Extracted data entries
►

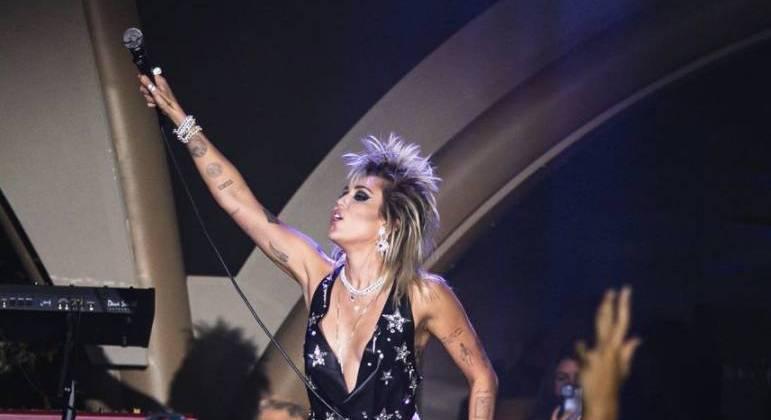 Miley Cyrus declara apoio à Britney Spears durante show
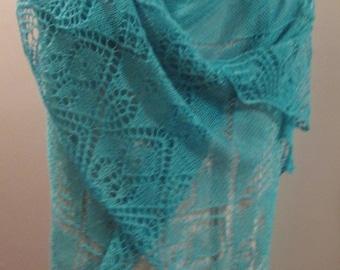 Elegant Lace Shawl in Silk Cashmere Luxury Yarn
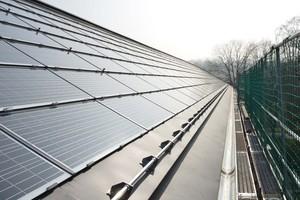Für die Konstruktion der Solardächer fanden die Architekten zusammen mit ihrem Solarteur GT-Solar ein System, das von der Firma Rehau eigentlich für den französischen Markt entwickelt worden war. Nachdem auch dort die Politik ihre Solarförderung drastisch reduzierte hatte, zog sich Rehau wieder aus dem Solargeschäft zurück und legte das System auf Eis. Für den Schulcampus wurde das System revitalisiert. Mit ihrem Forschungsprojekt konnten die Architekten nachweisen, dass mit einer Indach-Montage von PV-Modulen dank starker Hinterlüftung genau so viel Strom erzeugt werden kann wie mit einer Parallelmontage von Solarpanels auf einem Ziegel- oder Flachdach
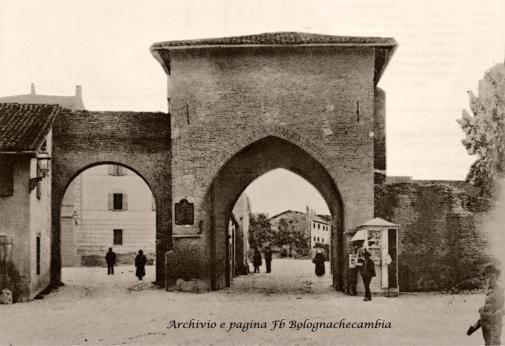 L'interno di Porta San Vitale alla fine dell'Ottocento. E' ancora ben visibile la cinta muraria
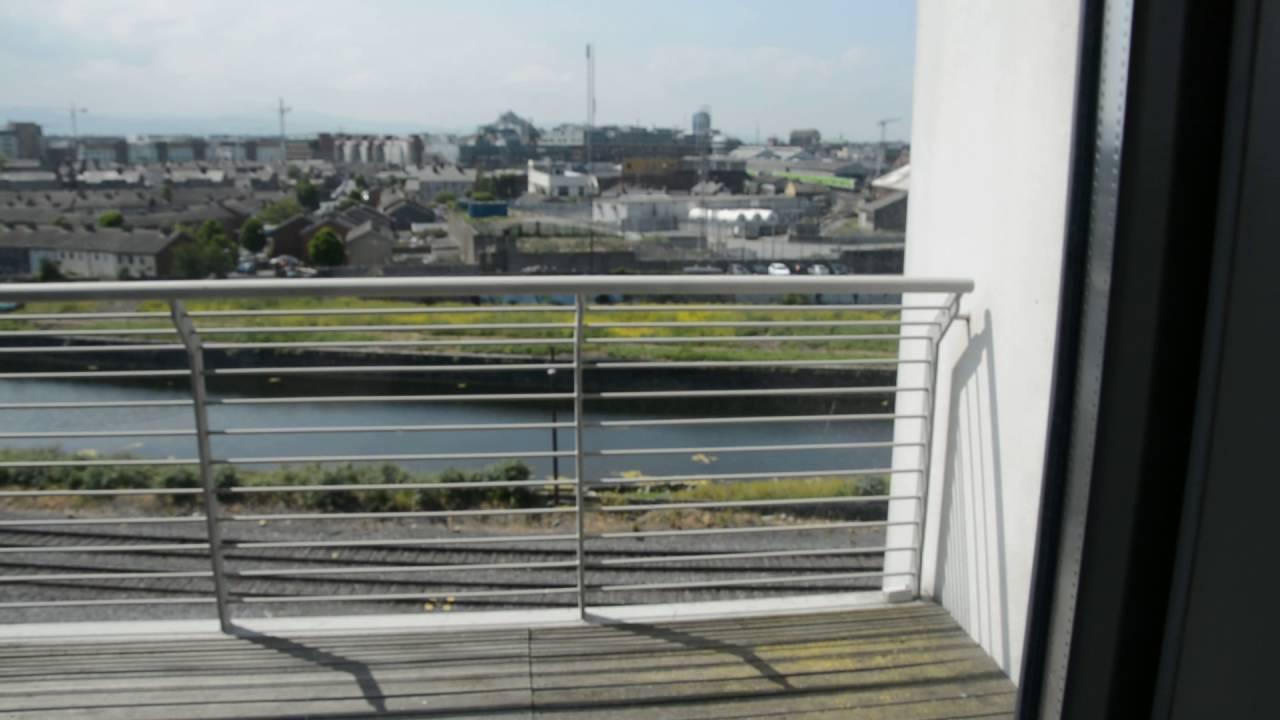 Modern 3-pièces avec terrasse et vue à Wall East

◄

Go through the entries above and print each one exactly, minus the pictures.

**Response to this task**
 Miley Cyrus declara apoio à Britney Spears durante show
 Elegant Lace Shawl in Silk Cashmere Luxury Yarn
Für die Konstruktion der Solardächer fanden die Architekten zusammen mit ihrem Solarteur GT-Solar ein System, das von der Firma Rehau eigentlich für den französischen Markt entwickelt worden war. Nachdem auch dort die Politik ihre Solarförderung drastisch reduzierte hatte, zog sich Rehau wieder aus dem Solargeschäft zurück und legte das System auf Eis. Für den Schulcampus wurde das System revitalisiert. Mit ihrem Forschungsprojekt konnten die Architekten nachweisen, dass mit einer Indach-Montage von PV-Modulen dank starker Hinterlüftung genau so viel Strom erzeugt werden kann wie mit einer Parallelmontage von Solarpanels auf einem Ziegel- oder Flachdach
 L'interno di Porta San Vitale alla fine dell'Ottocento. E' ancora ben visibile la cinta muraria
 Modern 3-pièces avec terrasse et vue à Wall East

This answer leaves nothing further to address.